PERINTAH 1.
Jawab pertanyaan berikut berdasarkan kutipan tentang Lee Juk Yo:
(a) Berapa usia Lee Juk Yo?
(b) Apa judul buku yang ia terima dalam paket?
(c) Siapa yang membacakan puisi yang sebagiannya dikutip?
PERINTAH 2.
Ulangi persis sebagian kutipan tentang Lee Juk Yo. Mulailah dari kata-kata yang memuat "Lee Juk Yo, 70", lalu berhenti setelah "dan sesekali mendaki.".

----- KUTIPAN

Lee Juk Yo, 70 tahun, mendapat paket berupa buku, judul buku itu “Aku menangis saat memikirkannya”, ia langsung membaca buku tersebut. Juk Yo adalah seorang penyair dan sekaligus profesor universitas. Ia tinggal sendiri di rumahnya yang cukup besar dan menjalani hari-hari tuanya dengan banyak menghabiskan waktu di ruang bacanya dan sesekali mendaki.
“Aku belum pernah melihat bulan yang begitu
indah, aku percaya dia sedang memandang bulan yang sama, tapi baginya bulan
tidak akan tampak begitu indah, setiap orang melihat visi yang berbeda dari
objek yang sama.” Itu adalah sebagian puisi yang dibacakan Seo Ji Woo.
Seo Ji woo adalah murid Kakek dan sangat memuja profesornya itu dan sesekali ia datang berkunjug ke rumah Juk Yo sekaligus berguru pada Juk Yo.
Seo Ji woo adalah murid Kakek dan sangat memuja profesornya itu dan sesekali ia datang berkunjug ke rumah Juk Yo sekaligus berguru pada Juk Yo.

----------
----- DATA

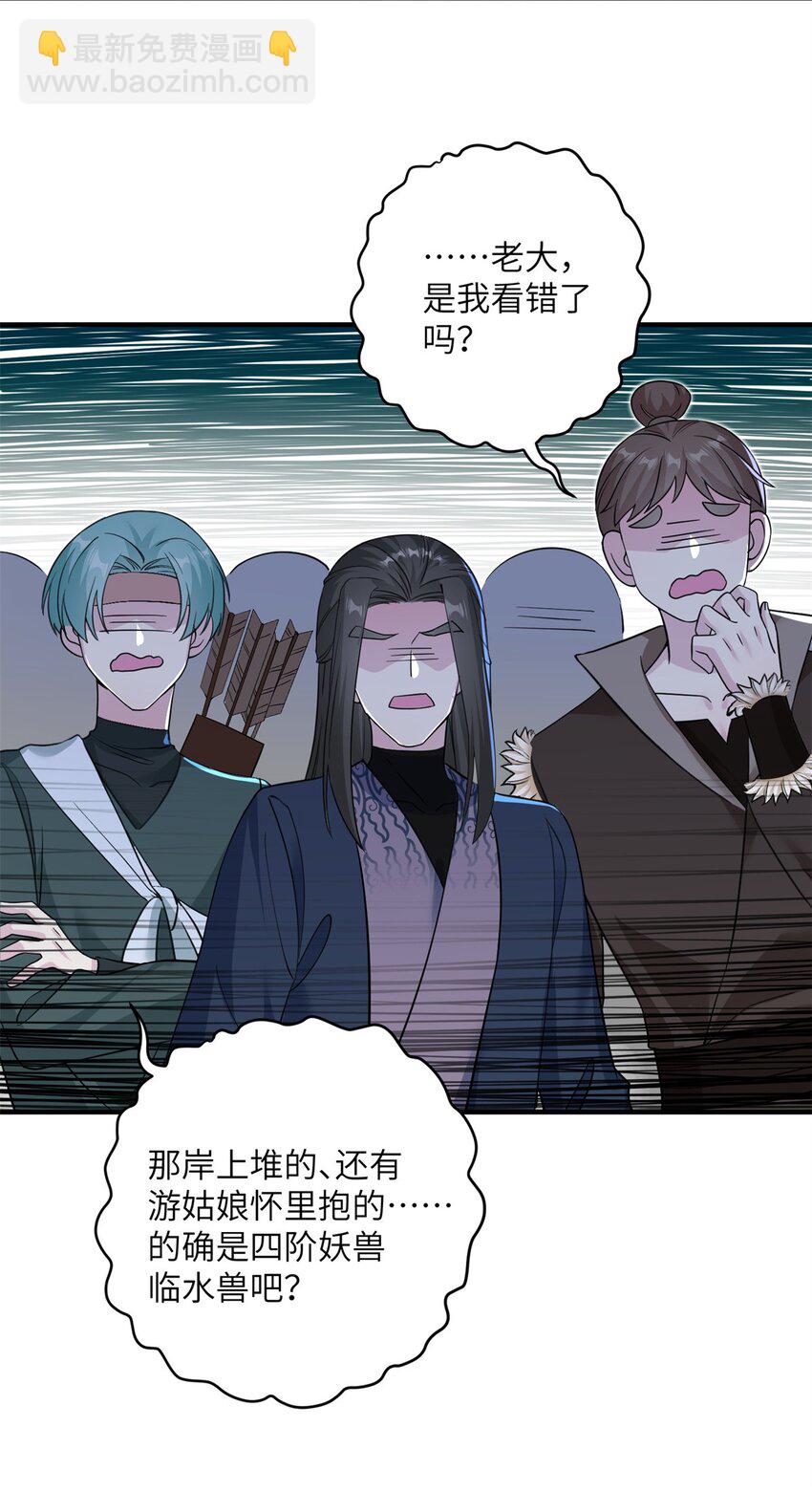 07 奇怪的贵女-第7话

----------

JAWABAN 1.
(a) 70 tahun.
(b) “Aku menangis saat memikirkannya”.
(c) Seo Ji Woo.

JAWABAN 2.
Lee Juk Yo, 70 tahun, mendapat paket berupa buku, judul buku itu “Aku menangis saat memikirkannya”, ia langsung membaca buku tersebut. Juk Yo adalah seorang penyair dan sekaligus profesor universitas. Ia tinggal sendiri di rumahnya yang cukup besar dan menjalani hari-hari tuanya dengan banyak menghabiskan waktu di ruang bacanya dan sesekali mendaki.